To her left the Gentleman Owl sounded off with a deep, hollow sound. Haunting was the descriptor that came to her mind. Haunting. Cage decided that it was an apt choice of words. Right now she was certainly that. Never in the entire time working Intelligence did she ever feel truly bad or guilty for doing the things that she had done, out right lying in many cases to the people she was chasing, but now she did feel something she couldn’t really define for what she could not remember. Maybe it was karma boomerang. If she could only remember then maybe just maybe she could make some sense of it.
She shook her head slowly and then sat down. Staring up at the stars she felt the weight of not knowing on her shoulders. So she did the only thing she knew how to do. She stalked into the middle of the grass and sank down into a cross-legged seat. She took a long time to regulate her breathing, to steady her heartbeat, to center the rage and frustration.

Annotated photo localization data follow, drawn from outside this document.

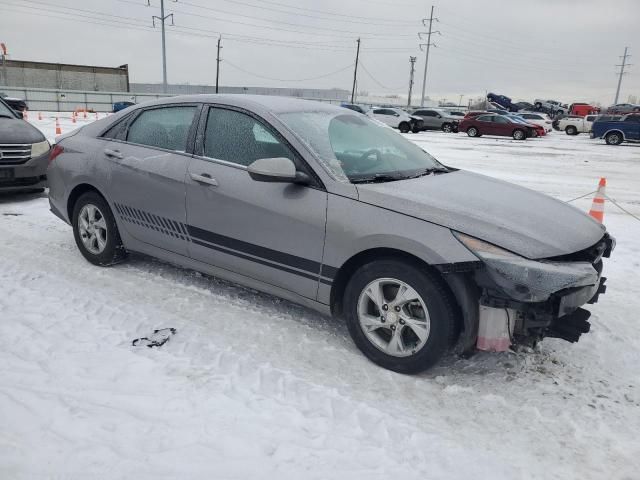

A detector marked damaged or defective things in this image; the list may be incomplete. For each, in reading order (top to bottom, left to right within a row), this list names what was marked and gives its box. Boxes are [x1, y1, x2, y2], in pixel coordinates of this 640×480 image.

damaged gray sedan [47, 95, 612, 374]
broken headlight assembly [452, 232, 596, 300]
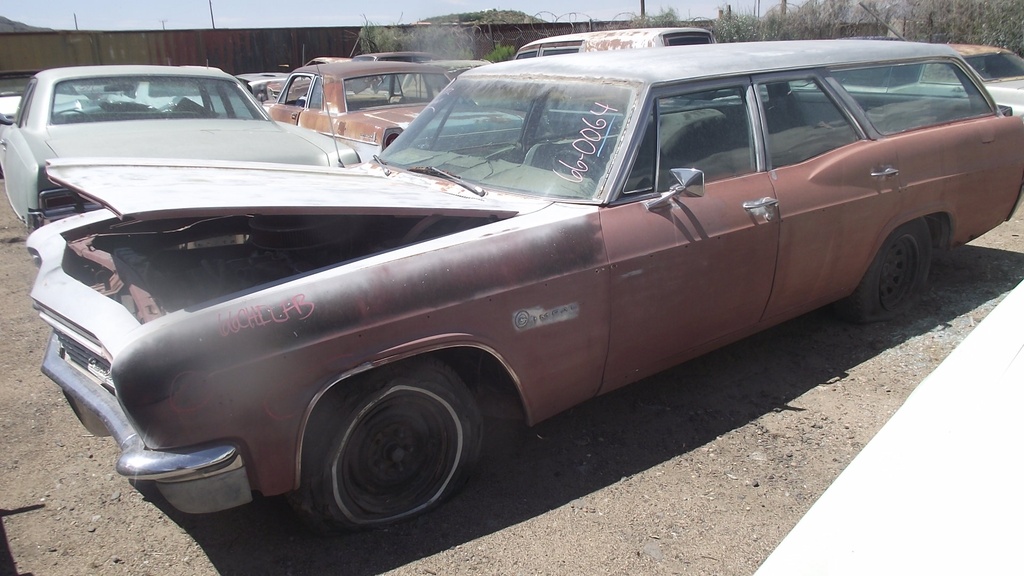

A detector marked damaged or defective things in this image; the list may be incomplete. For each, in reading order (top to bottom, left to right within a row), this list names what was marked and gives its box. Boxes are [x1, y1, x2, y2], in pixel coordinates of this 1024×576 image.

abandoned car [1, 65, 356, 227]
rusted hood [43, 158, 544, 223]
rusty brown car [266, 60, 450, 162]
abandoned car [268, 60, 452, 162]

Her head was hung down as a small drizzle began. Rainwater slid down the back of her neck, around her ears and she lifted her face after a short time to the heavens. It felt in a way like freedom, like she was a kid again free of her choices in life. Lifting her body from the ground and assuming a defensive pose she imagined her opponents. She walked through her workout by the numbers, each move each stance precise. Cage pivoted on the ball of her foot and executed a perfect arm block. She felt fluid and smooth. It was perfection. A mindless exercise that was all muscle memory.
Cage dropped to her knees when the flash of pain hit her in the middle of her forehead. It was as if that rifle butt slammed into her again. She dragged herself up on wobbly feet and retook her stance. She struck out in an offensive move, elbow perfectly angled.
The pain hit again and she buckled at the knees. Cage stood again breathing hard, nearly panting. If the old man is right I am Laird, Laird’s do not show pain. Pain is nothing, pain is just a reminder that you live, maybe not well but alive anyway.
Cage retook her combat stance. “It ain’t nothing but a thing.” She said out loud to the rain and Gentleman owl. “It ain’t nothing but a thing.” A sweeping round house kick punctuated the statement and she settled within a certain peace at the end of the sentence as her foot settled on the ground.
The smile that crossed her face in that moment was much like the smile she had worn as a child. It was easy and free of the demands of her country, her obligations and her choices. The smile was that of a child that had just won the game of ‘who can get more dizzy’ by turning in circles. For just a moment in the early false dawn Cage Quinn was free of Cage Quinn.